Skip to content

dice-group/Squirrel

Repository files navigation

Codacy Badge

Squirrel - Crawler of linked data

Introduction

Squirrel is a crawler for the linked web. It provides several tools to search and collect data from the heterogeneous content of the linked web.

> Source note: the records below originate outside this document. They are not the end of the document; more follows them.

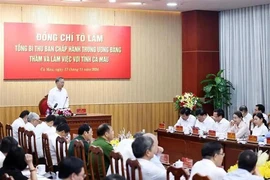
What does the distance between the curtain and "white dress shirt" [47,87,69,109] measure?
4.40m

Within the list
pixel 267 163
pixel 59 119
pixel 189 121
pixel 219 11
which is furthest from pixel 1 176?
pixel 219 11

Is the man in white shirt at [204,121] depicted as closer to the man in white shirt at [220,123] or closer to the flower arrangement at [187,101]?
the man in white shirt at [220,123]

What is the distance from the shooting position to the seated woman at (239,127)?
8682 millimetres

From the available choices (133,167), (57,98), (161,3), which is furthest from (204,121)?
(133,167)

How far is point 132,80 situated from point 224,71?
2319 millimetres

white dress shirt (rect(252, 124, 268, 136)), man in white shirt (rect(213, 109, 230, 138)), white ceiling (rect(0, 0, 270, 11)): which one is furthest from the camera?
white ceiling (rect(0, 0, 270, 11))

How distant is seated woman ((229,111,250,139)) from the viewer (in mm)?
8682

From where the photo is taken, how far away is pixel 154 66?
13.3 m

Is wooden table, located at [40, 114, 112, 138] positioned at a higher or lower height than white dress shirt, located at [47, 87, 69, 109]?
lower

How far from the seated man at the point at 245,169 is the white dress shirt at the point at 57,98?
22.3 ft

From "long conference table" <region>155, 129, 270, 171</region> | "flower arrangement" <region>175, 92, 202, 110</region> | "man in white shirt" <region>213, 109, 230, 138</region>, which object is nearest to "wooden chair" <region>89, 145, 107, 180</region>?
"long conference table" <region>155, 129, 270, 171</region>

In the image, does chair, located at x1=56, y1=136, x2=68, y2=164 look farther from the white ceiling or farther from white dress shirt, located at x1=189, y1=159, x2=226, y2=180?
the white ceiling

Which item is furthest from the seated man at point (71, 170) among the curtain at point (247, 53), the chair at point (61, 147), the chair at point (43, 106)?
the curtain at point (247, 53)

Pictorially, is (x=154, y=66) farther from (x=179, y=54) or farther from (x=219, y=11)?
(x=219, y=11)
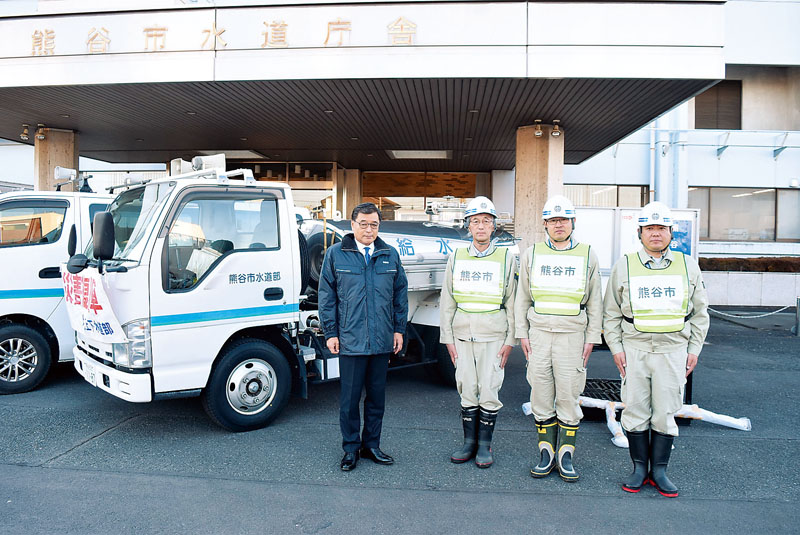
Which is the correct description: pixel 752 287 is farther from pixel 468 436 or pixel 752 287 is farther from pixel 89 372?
pixel 89 372

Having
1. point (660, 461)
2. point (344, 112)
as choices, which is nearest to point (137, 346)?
point (660, 461)

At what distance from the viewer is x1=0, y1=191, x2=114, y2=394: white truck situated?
605cm

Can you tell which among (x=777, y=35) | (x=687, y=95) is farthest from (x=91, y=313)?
(x=777, y=35)

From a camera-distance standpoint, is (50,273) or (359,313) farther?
(50,273)

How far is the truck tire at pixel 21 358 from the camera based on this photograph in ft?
19.9

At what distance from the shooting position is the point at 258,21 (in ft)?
32.2

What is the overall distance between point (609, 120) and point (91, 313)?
10.9m

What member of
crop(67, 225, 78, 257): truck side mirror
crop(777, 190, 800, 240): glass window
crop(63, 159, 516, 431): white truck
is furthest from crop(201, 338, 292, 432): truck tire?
crop(777, 190, 800, 240): glass window

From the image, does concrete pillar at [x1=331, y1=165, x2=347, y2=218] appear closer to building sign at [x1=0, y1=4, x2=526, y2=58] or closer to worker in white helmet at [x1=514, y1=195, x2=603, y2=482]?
building sign at [x1=0, y1=4, x2=526, y2=58]

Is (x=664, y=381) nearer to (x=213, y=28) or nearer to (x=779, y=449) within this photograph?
(x=779, y=449)

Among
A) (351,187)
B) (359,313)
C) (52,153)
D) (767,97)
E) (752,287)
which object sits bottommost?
(752,287)

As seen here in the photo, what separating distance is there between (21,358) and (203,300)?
2.88 meters


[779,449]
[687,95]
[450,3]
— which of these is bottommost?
[779,449]

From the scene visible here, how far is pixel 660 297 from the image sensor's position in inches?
152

Documentation, tutorials and more: https://dice-group.github.io/squirrel.github.io/

Requirements

Building

  • Java 1.8
  • Apache Maven 3.6.0
  • Docker 19.03.12

Running

  • Docker 19.03.12

or

  • ORCA benchmark on the HOBBIT platform

How to run

Clone the repository in a directory of your choice with:

git clone https://github.com/dice-group/Squirrel

Enter into the Squirrel directory and start RabbitMQ and MongoDB containers:

docker-compose up -d mongodb rabbit

Set up your seeds in the file seed/seeds.txt and start the frontier and one worker instance with:

docker-compose up frontier worker1

Publications

Squirrel – Crawling RDF Knowledge Graphs on the Web

https://www.bibsonomy.org/bibtex/29fe2ef0c2e1908276d424c1ca3e06cbf/dice-research

Reproducing results

  1. Go to https://master.project-hobbit.eu/
  2. Register an account or log in into an existing one
  3. Go to "Benchmarks"
  4. Select "ORCA" in the Benchmark list
  5. Select the system and set all parameters (also can be found by following links in the paper):
Parameter Effectiveness Efficiency
Average crawl delay 0 0
Average node degree 20 20
Average ratio of disallowed resources 0 0
Average resource degree 9 9
Disallowed resources 0 0
Dump file compression ratio 0.3 0
Node size definition Static Static
Number of nodes 100 200
RDF dataset size 1000 1000
Seed 20200318 20200318
Use N3 dumps true true
Use NT dumps true true
Use RDF/XML dumps true true
Use TTL dumps true true
Weight of CKAN node occurrence 5 0
Weight of dereferencing HTTP node occurrence 21 100
Weight of HTTP dump file node occurrence 40 0
Weight of RDFa node occurrence 4 0
Weight of SPARQL node occurrence 30 0
  1. Use "Submit" to queue the experiment
  2. Watch the received link for experiment results. You can use "Experiments → Experiment Status" page to check if it's still running.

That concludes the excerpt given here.